> **Selected passage**:
Cartoonist Doug Marlette collaborated with Bland Simpson and Jack Herrick of the Red Clay Ramblers on a musical comedy adaptation of his Kudzu (comic strip), as "Kudzu, A Southern Musical," produced in North Carolina and Washington, D.C., in 1998. The Ramblers issued a CD of songs from the show, with cover art by Marlette.

Founder Tommy Thompson, who retired from the band at the end of 1993, suffering from Alzheimers, died on January 24, 2003.

The band continues to perform and record as a quartet, with banjoist Rick Good of Dayton, Ohio, and drummer Rob Ladd, including composed works for the Atlanta Ballet (2003) and the Carolina Ballet (2005), and the musical Lone Star Love, which played off-Broadway in 2004–2005, and had a failed pre-Broadway tryout in Seattle in 2007.

> **Jobs**:
1. Retype the Red Clay Ramblers passage from "Cartoonist Doug Marlette" up to and including "art by Marlette.".
2. Extend the passage on the Red Clay Ramblers past its final sentence.

> **Information given**:
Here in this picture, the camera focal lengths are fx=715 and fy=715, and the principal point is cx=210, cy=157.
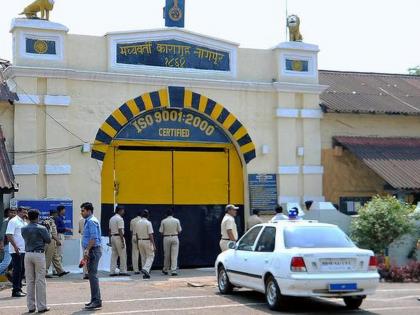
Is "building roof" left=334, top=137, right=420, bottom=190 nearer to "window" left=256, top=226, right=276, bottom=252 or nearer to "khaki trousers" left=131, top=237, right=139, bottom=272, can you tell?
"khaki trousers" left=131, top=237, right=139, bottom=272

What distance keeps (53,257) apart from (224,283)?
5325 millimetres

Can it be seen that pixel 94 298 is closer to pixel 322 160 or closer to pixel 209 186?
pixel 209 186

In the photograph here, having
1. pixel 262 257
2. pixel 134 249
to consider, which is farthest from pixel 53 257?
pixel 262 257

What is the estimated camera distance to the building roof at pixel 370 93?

...

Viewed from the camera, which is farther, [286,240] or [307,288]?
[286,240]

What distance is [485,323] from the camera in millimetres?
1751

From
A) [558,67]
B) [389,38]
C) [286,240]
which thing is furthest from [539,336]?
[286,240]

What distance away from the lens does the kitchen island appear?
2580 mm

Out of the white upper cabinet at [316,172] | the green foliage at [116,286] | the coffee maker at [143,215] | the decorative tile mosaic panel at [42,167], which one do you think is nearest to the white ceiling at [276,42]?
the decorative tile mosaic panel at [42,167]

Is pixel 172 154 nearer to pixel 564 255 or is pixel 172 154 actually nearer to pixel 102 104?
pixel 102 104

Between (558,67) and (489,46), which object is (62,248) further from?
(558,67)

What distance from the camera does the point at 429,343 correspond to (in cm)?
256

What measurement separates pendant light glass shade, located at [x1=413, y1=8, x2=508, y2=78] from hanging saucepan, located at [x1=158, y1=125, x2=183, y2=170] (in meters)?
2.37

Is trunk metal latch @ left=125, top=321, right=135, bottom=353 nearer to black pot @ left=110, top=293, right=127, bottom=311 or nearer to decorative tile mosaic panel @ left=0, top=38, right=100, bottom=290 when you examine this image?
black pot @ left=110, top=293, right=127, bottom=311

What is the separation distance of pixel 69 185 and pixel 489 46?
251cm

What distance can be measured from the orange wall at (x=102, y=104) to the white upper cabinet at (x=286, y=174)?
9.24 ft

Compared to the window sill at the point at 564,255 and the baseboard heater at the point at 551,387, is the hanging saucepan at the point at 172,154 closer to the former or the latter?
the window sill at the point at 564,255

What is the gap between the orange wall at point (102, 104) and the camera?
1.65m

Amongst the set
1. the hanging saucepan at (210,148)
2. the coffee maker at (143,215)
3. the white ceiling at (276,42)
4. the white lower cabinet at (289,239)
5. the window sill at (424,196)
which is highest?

...

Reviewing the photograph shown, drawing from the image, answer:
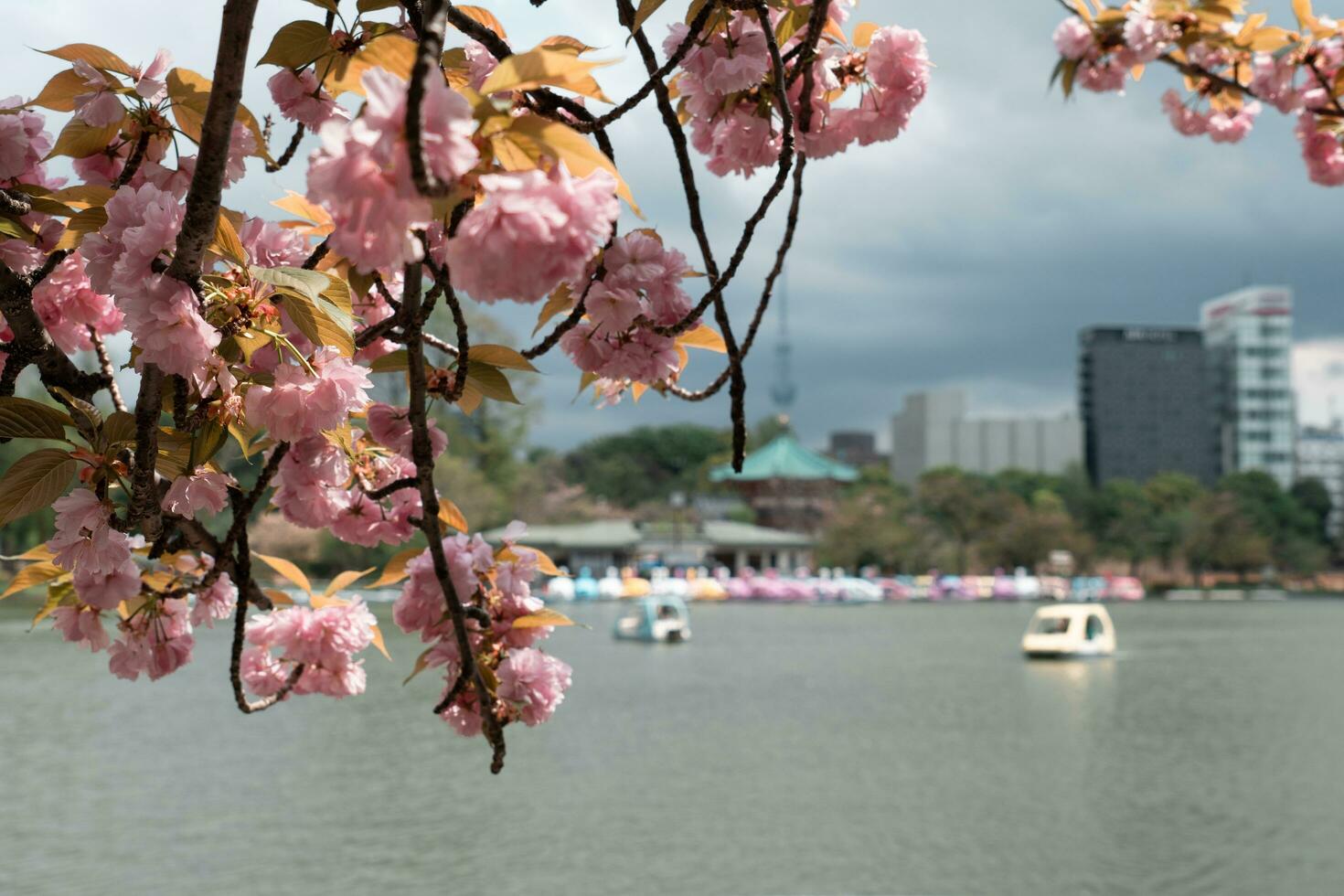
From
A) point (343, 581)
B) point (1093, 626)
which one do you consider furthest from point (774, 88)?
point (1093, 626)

> **Answer set**:
1.
Cartoonist Doug Marlette collaborated with Bland Simpson and Jack Herrick of the Red Clay Ramblers on a musical comedy adaptation of his Kudzu (comic strip), as "Kudzu, A Southern Musical," produced in North Carolina and Washington, D.C., in 1998. The Ramblers issued a CD of songs from the show, with cover art by Marlette.

2.
==Partial discography==
- The Red Clay Ramblers with Fiddlin' Al McCanless (1974)
- Stolen Love (1975)
- Twisted Laurel (1976)
- Debby McClatchy with the Red Clay Ramblers (Innisfree/Green Linnet, 1976)
- Merchants Lunch (1977)
- Chuckin' the Frizz (1979)
- Hard Times (1981)
- It Ain't Right (1986)
- The Music of Sam Shepard's 'A Lie of a Mind (1986)
- Sam Shepard's 'Far North (1989)
- Rambler (Sugar Hill, 1992)
- Live (1993)
- Yonder (2002)
- Kudzu (2003)
- Rambleshoe (2005)
- Lone Star Love (2006)
- Fool Moon
- The Music (2007)
- Old North State (2009)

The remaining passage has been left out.